Huxley and Isherwood were introduced to Vedanta in the Hollywood Hills in the late 1930s by their countryman, the writer Gerald Heard. In a fitting counterpart to the New York Center, the Hollywood Vedanta society was likewise run by a scholarly and charismatic monk, Prabhavananda, who initiated the English trio of writers.

Like Nikhilananda, Prabhavananda was a magnet for the intelligentsia, and his lectures often attracted the likes of Igor Stravinsky, Laurence Olivier, Vivien Leigh and W. Somerset Maugham (and led to his writing “The Razor’s Edge”). Inspired by Isherwood—who briefly lived at the center as a monk—Greta Garbo asked if she too might move in. Told that a monastery accepts only men, Garbo became testy. “That doesn’t matter!” she thumped. “I’ll put on trousers.”
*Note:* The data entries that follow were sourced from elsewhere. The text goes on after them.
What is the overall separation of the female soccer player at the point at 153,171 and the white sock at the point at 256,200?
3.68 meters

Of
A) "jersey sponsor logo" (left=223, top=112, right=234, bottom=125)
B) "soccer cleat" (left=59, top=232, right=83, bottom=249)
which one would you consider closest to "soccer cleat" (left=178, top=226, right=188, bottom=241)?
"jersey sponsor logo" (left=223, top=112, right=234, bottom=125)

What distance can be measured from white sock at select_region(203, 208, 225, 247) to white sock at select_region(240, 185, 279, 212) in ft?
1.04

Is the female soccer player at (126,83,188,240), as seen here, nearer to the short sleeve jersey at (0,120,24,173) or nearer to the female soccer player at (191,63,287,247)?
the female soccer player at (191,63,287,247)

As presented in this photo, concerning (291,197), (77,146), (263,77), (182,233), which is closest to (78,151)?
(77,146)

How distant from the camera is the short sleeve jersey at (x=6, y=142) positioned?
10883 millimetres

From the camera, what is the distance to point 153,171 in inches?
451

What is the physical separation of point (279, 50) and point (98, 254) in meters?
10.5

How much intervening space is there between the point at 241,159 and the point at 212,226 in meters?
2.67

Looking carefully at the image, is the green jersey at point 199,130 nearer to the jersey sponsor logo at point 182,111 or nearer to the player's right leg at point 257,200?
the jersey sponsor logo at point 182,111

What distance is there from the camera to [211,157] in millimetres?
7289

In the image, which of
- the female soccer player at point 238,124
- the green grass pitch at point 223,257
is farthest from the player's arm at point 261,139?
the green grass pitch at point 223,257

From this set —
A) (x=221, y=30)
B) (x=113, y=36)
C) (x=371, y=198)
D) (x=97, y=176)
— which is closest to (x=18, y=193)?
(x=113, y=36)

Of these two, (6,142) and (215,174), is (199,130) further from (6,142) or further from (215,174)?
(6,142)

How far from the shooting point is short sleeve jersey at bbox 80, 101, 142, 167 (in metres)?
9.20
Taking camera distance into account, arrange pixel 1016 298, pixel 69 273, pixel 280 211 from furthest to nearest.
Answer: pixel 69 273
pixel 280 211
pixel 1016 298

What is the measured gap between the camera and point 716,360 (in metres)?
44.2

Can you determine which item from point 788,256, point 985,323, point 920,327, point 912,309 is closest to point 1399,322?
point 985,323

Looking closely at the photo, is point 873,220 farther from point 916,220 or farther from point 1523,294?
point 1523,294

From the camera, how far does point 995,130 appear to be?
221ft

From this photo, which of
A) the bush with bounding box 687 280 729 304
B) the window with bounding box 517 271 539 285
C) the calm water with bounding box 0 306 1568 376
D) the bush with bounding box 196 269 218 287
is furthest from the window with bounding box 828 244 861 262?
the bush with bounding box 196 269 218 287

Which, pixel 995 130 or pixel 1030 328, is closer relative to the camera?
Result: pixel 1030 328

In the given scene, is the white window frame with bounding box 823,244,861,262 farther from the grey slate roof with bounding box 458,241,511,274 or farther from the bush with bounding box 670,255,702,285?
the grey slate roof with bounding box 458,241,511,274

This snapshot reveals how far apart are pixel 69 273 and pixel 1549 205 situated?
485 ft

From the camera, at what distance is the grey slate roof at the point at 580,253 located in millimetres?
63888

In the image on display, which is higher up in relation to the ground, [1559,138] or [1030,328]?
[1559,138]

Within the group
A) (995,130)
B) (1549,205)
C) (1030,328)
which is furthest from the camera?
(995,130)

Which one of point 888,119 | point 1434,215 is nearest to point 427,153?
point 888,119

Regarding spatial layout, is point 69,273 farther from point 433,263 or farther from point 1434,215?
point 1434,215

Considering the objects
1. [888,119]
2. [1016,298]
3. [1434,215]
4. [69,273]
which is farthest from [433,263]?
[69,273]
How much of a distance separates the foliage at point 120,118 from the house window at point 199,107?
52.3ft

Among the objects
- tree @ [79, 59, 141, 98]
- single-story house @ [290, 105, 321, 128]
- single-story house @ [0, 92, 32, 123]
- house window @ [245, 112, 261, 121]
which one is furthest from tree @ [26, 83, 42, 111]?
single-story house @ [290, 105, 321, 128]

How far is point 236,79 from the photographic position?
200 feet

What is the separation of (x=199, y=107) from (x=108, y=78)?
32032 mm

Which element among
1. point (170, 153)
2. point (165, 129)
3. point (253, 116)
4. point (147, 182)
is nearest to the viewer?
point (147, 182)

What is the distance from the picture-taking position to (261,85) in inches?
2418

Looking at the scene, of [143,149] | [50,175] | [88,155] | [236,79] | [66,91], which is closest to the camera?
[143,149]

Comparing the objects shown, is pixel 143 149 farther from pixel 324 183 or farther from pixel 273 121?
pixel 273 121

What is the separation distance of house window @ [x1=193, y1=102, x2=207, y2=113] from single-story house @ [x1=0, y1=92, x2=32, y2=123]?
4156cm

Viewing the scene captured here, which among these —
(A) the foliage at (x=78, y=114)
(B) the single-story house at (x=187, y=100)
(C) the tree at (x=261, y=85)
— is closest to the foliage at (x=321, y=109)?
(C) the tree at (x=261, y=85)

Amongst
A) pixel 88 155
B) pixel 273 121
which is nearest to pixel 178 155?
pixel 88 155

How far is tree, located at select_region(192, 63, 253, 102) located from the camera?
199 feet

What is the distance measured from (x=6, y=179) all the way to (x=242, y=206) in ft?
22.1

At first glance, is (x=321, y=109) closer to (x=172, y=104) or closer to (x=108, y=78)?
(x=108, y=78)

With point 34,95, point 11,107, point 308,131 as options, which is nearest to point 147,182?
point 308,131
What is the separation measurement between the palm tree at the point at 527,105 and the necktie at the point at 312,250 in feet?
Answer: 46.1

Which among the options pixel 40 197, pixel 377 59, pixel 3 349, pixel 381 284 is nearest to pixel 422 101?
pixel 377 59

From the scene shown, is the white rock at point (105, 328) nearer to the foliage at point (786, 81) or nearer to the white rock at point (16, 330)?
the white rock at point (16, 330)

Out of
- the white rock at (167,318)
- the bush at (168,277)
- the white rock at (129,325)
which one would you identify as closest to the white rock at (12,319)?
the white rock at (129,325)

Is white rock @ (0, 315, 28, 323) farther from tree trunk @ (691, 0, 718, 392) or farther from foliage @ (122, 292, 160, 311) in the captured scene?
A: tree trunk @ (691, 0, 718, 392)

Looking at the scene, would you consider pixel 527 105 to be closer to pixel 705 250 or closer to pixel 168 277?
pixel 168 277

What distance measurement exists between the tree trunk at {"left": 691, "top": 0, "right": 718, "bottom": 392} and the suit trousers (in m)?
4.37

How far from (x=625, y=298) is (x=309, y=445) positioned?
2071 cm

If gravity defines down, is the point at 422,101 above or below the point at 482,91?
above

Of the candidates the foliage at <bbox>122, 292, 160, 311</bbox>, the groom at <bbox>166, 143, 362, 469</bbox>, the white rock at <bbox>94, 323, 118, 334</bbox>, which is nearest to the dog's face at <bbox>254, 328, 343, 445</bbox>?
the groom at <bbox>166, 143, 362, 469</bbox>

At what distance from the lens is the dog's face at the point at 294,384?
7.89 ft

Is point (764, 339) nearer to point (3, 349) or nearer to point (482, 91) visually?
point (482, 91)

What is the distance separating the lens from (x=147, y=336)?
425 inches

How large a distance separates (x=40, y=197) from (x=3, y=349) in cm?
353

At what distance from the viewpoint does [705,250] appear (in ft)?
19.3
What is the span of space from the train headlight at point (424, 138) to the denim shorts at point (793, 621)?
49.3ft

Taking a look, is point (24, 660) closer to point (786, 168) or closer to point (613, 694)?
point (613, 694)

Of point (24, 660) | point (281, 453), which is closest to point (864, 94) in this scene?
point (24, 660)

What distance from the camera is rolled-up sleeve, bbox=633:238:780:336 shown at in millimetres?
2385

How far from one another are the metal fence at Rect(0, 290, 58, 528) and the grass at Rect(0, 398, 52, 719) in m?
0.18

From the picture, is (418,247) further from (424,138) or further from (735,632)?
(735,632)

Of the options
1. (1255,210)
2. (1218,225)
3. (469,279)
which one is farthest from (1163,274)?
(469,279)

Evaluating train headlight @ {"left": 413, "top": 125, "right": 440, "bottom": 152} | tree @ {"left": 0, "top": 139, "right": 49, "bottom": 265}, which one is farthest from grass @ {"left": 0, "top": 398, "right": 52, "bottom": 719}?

Henry Miller, who made headlines with his torrid and banned “Tropic of Cancer,” visited with Prabhavananda at the Hollywood center, devoured a small library of Vedanta books and settled down in Big Sur in 1944. Throughout his memoir, “The Air Conditioned Nightmare,” Miller invokes Vivekananda as the great sage of the modern age and the consummate messenger to rescue the West from spiritual bankruptcy.

The supreme irony is that India itself needs rescuing from spiritual bankruptcy — all the while when India itself has the world’s largest stock of spiritual capital safely locked away. As they say in Hindi, दिये के नीचे अँधेरा (“it’s dark right under the lamp”.) Perhaps centuries of slavery has robbed Indians of the discriminating faculty and the intelligence to recognize true wealth and wisdom.

Isherwood’s commitment to Vedanta, like Salinger’s, was unswerving and lifelong. Over the next 20 years, he co-translated with Prabhavananda the Bhagavad Gita, Patanjali’s “Yoga Aphorisms” and Shankara’s “Crest Jewel of Discrimination,” and was the author of several books and tracts on Vivekananda and Ramakrishna.

Alright, I have quoted enough from the WSJ piece. It’s a fairly long piece and I recommend it in its entirety. Here’s one last bit from it.

India has scheduled a yearlong party to commemorate the 150th anniversary of Vivekananda’s birth, beginning on January 12, 2013. There will be plenty of readings of his four texts on yoga as a spiritual discipline. Nine volumes chronicle his talks, writings and ruminations, from screeds against child marriage to Milton’s “Paradise Lost” to his pet goats and ducks. But if there were a single takeaway line that boils down his teachings to one spiritual bullet point, it would be “You are not your body.” This might be bad news for the yoga-mat crowd. The good news for beleaguered souls like Salinger was Vivekananda’s corollary: “You are not your mind.”